■ TASK STATEMENT
Render every line of the material below as a numbered list, omitting any blank lines.

::::::

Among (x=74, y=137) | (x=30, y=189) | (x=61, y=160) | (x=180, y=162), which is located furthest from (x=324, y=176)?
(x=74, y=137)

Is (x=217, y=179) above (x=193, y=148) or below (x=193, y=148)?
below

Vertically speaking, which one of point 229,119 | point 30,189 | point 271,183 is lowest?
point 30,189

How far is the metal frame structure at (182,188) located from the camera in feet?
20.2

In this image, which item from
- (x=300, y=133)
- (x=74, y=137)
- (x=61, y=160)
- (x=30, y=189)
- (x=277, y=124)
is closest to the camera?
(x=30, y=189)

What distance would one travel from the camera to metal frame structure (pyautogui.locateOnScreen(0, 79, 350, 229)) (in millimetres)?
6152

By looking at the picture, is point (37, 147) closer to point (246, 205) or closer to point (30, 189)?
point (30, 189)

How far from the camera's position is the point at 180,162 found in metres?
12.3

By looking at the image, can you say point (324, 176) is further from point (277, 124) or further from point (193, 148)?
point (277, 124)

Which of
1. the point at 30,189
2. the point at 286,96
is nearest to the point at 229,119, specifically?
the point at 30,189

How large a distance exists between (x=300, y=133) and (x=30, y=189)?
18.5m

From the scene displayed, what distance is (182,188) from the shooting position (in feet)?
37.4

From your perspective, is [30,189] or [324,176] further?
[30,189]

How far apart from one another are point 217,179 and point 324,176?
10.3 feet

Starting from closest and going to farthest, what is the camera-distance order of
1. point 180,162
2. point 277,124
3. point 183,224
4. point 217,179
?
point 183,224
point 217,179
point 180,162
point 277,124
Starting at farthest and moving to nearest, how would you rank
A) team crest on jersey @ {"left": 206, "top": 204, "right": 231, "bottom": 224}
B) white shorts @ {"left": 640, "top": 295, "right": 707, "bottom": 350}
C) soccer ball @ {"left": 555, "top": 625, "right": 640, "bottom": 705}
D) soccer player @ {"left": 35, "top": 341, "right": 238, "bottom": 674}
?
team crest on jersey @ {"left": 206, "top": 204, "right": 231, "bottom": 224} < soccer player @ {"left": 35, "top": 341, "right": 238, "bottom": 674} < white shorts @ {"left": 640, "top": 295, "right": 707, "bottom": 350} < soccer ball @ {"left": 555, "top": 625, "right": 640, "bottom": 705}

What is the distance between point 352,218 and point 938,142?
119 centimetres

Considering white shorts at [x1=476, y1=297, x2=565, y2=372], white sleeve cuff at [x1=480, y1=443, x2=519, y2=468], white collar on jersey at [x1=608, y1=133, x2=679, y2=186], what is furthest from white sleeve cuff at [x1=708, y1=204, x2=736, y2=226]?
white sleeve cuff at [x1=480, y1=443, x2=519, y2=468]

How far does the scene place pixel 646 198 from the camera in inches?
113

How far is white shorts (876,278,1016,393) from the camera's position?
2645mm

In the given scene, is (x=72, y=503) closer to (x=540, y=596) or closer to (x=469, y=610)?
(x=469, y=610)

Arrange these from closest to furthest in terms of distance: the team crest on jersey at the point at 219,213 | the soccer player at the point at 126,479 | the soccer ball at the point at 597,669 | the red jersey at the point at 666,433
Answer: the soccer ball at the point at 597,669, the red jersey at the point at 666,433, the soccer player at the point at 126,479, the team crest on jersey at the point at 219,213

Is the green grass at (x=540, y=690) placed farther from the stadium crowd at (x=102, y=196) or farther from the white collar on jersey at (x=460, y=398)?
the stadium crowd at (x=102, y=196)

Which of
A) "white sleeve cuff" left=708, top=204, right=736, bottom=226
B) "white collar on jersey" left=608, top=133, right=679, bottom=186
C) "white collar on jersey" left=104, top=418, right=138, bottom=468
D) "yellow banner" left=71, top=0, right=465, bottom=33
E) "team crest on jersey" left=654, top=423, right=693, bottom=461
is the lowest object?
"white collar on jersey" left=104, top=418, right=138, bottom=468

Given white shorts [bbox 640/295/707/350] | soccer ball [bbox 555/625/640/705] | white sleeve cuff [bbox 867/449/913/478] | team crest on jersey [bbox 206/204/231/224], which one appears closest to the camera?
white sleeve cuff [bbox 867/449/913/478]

::::::

■ RESPONSE FOR THIS EXERCISE
1. Among (x=74, y=137) | (x=30, y=189) | (x=61, y=160) | (x=180, y=162), which is located furthest from (x=324, y=176)?
2. (x=74, y=137)
3. Is (x=217, y=179) above (x=193, y=148) or below (x=193, y=148)?
4. below
5. Vertically speaking, which one of point 229,119 | point 30,189 | point 271,183 is lowest?
6. point 30,189
7. How far is the metal frame structure at (182,188) located from the camera in feet?
8. 20.2
9. In this image, which item from
10. - (x=300, y=133)
11. - (x=74, y=137)
12. - (x=61, y=160)
13. - (x=30, y=189)
14. - (x=277, y=124)
15. is closest to the camera?
16. (x=30, y=189)
17. What distance would one travel from the camera to metal frame structure (pyautogui.locateOnScreen(0, 79, 350, 229)) (in millimetres)?
18. 6152
19. By looking at the picture, is point (37, 147) closer to point (246, 205) or closer to point (30, 189)?
20. point (30, 189)
21. How far from the camera's position is the point at 180,162 found in metres?
22. 12.3
23. By looking at the image, can you say point (324, 176) is further from point (277, 124) or further from point (193, 148)?
24. point (277, 124)
25. Which of
26. 1. the point at 30,189
27. 2. the point at 286,96
28. is nearest to the point at 229,119, specifically?
29. the point at 30,189
30. How large a distance exists between (x=300, y=133) and (x=30, y=189)?
31. 18.5m
32. From the scene displayed, what distance is (182,188) from the shooting position (in feet)?
33. 37.4
34. From your perspective, is [30,189] or [324,176] further?
35. [30,189]
36. How far apart from one another are point 217,179 and point 324,176?
37. 10.3 feet
38. Starting from closest and going to farthest, what is the camera-distance order of
39. 1. point 180,162
40. 2. point 277,124
41. 3. point 183,224
42. 4. point 217,179
43. ?
44. point 183,224
45. point 217,179
46. point 180,162
47. point 277,124
48. Starting at farthest and moving to nearest, how would you rank
49. A) team crest on jersey @ {"left": 206, "top": 204, "right": 231, "bottom": 224}
50. B) white shorts @ {"left": 640, "top": 295, "right": 707, "bottom": 350}
51. C) soccer ball @ {"left": 555, "top": 625, "right": 640, "bottom": 705}
52. D) soccer player @ {"left": 35, "top": 341, "right": 238, "bottom": 674}
53. ?
54. team crest on jersey @ {"left": 206, "top": 204, "right": 231, "bottom": 224} < soccer player @ {"left": 35, "top": 341, "right": 238, "bottom": 674} < white shorts @ {"left": 640, "top": 295, "right": 707, "bottom": 350} < soccer ball @ {"left": 555, "top": 625, "right": 640, "bottom": 705}
55. What is the distance between point 352,218 and point 938,142?
56. 119 centimetres
57. Considering white shorts at [x1=476, y1=297, x2=565, y2=372], white sleeve cuff at [x1=480, y1=443, x2=519, y2=468], white collar on jersey at [x1=608, y1=133, x2=679, y2=186], what is furthest from white sleeve cuff at [x1=708, y1=204, x2=736, y2=226]?
58. white sleeve cuff at [x1=480, y1=443, x2=519, y2=468]
59. How far does the scene place pixel 646 198 from the camera in inches?
60. 113
61. How far is white shorts (876,278,1016,393) from the camera's position?
62. 2645mm
63. In the given scene, is (x=72, y=503) closer to (x=540, y=596) or closer to (x=469, y=610)?
64. (x=469, y=610)
65. Arrange these from closest to furthest in terms of distance: the team crest on jersey at the point at 219,213 | the soccer player at the point at 126,479 | the soccer ball at the point at 597,669 | the red jersey at the point at 666,433
66. Answer: the soccer ball at the point at 597,669, the red jersey at the point at 666,433, the soccer player at the point at 126,479, the team crest on jersey at the point at 219,213
67. Is the green grass at (x=540, y=690) placed farther from the stadium crowd at (x=102, y=196) or farther from the white collar on jersey at (x=460, y=398)?
68. the stadium crowd at (x=102, y=196)
69. Which of
70. A) "white sleeve cuff" left=708, top=204, right=736, bottom=226
71. B) "white collar on jersey" left=608, top=133, right=679, bottom=186
72. C) "white collar on jersey" left=104, top=418, right=138, bottom=468
73. D) "yellow banner" left=71, top=0, right=465, bottom=33
74. E) "team crest on jersey" left=654, top=423, right=693, bottom=461
75. is the lowest object?
76. "white collar on jersey" left=104, top=418, right=138, bottom=468
77. Given white shorts [bbox 640/295/707/350] | soccer ball [bbox 555/625/640/705] | white sleeve cuff [bbox 867/449/913/478] | team crest on jersey [bbox 206/204/231/224], which one appears closest to the camera?
78. white sleeve cuff [bbox 867/449/913/478]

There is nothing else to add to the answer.